The new semi-professional Massada played their first gig in 1997 at The Hague's Pasar Malam Besar (a major event celebrating Indonesian culture); two years later they made several television-appearances including RTL 4's live-music programme De Vrienden van Amstel. The band played their own songs as well as backing former Frizzle Sizzle-vocalist Laura Vlasblom.

In 2000 the Manuhutu brothers and Jeremias recruited James Sabandar (bass), Chanelsy Moniharipon (percussion) and Steven van Gestel (drums). Lino Emerencia temporarily returned. This line-up appeared in 2001 at a Moluccans' benefit following the islands' internal conflict (which prompted Johnny to cancel his first-ever homeland trip). Moniharipon left in 2003 due to other commitments.

On 27 June 2004 Massada (featuring Jan Peter Strater on drums) celebrated their netto 25th anniversary by taping a concert DVD at the Graaf Wichman, Huizen. Rudy de Queljoe and Nippy Noya (now teaching Latin and other percussion at the Conservatory of Enschede) came round for a couple of songs. The DVD was launched on 18 March 2005 at the local Club Silverdome with Alwin Manuhuwa as the new sticksman.

De Queljoe and Noya are full-time members again since 2006, the year Massada also welcomed keyboard-player Wolfgang Roggekamp. In March they finally went to Indonesia to play four shows in Jakarta, including the Jakarta International Java Jazz Festival (basically Indonesia's answer to North Sea Jazz) as part of a Moluccan showcase. Jeremias temporarily left in 2007; Roggekamp was replaced in 2008 by Emerencia.

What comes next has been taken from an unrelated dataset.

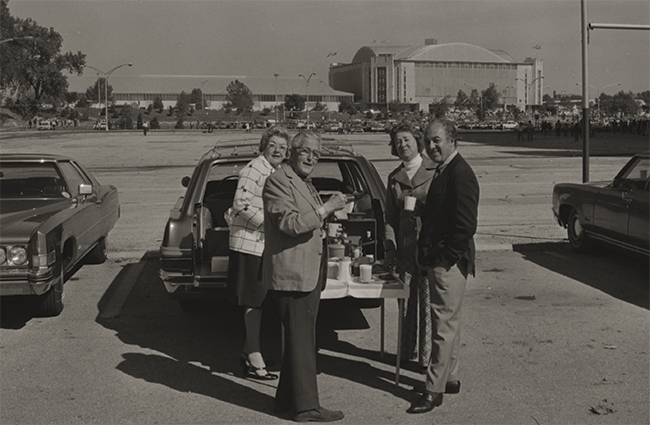 Fans tailgating at a football game in 1968.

In January 2009 Massada joined forces with (reformed) contemporaries New Adventures, Powerplay, Urban Heroes and Livin' Blues XPerience for the 'Dutch Rock Nights Tour' in the Netherlands, Belgium and Germany. In October they returned to Indonesia for two shows on Ambon.

On June 17, 2011 Massada staged a one-off Astaganaga-concert at the Paradiso.

On 25 August 2012 they'll be playing two shows, including an afternoon-slot at Pinkpop Classic.

Massiada: we're still here[edit]

Asked why he didn't reform the original line-up, Johny told Aloha: "It ain't no use looking back; let the bygones be the bygones. I'm glad to see the dust settled, but I'm not interested in going through the motions for a few gigs".

  • Chris Latul released a solo-album in 1981 with contributions from Eschauzier, Sabander and Noya. In the early '90s he enjoyed chart-success as part of De Groothandel.
  • Mustamu formed the short-lived Sambita with Kuy and Stam; he went on to pursue other projects (including Moluccan Moods) and a day-job as a preacher for the Moluccan Evangelical Church (following his social worker-years). Mustamu is still involved in music; in 2008 he launched Blue Pearl while a 2010 jam-session reunited him with Johnny and Noya.
  • Nino Latuny and Usje Sabander play(ed) in a variety of (Moluccan) cover-bands.

The four ex-members are now the core of Massiada (We're still here), a tribute-band playing songs by Massada and Santana as well as original material.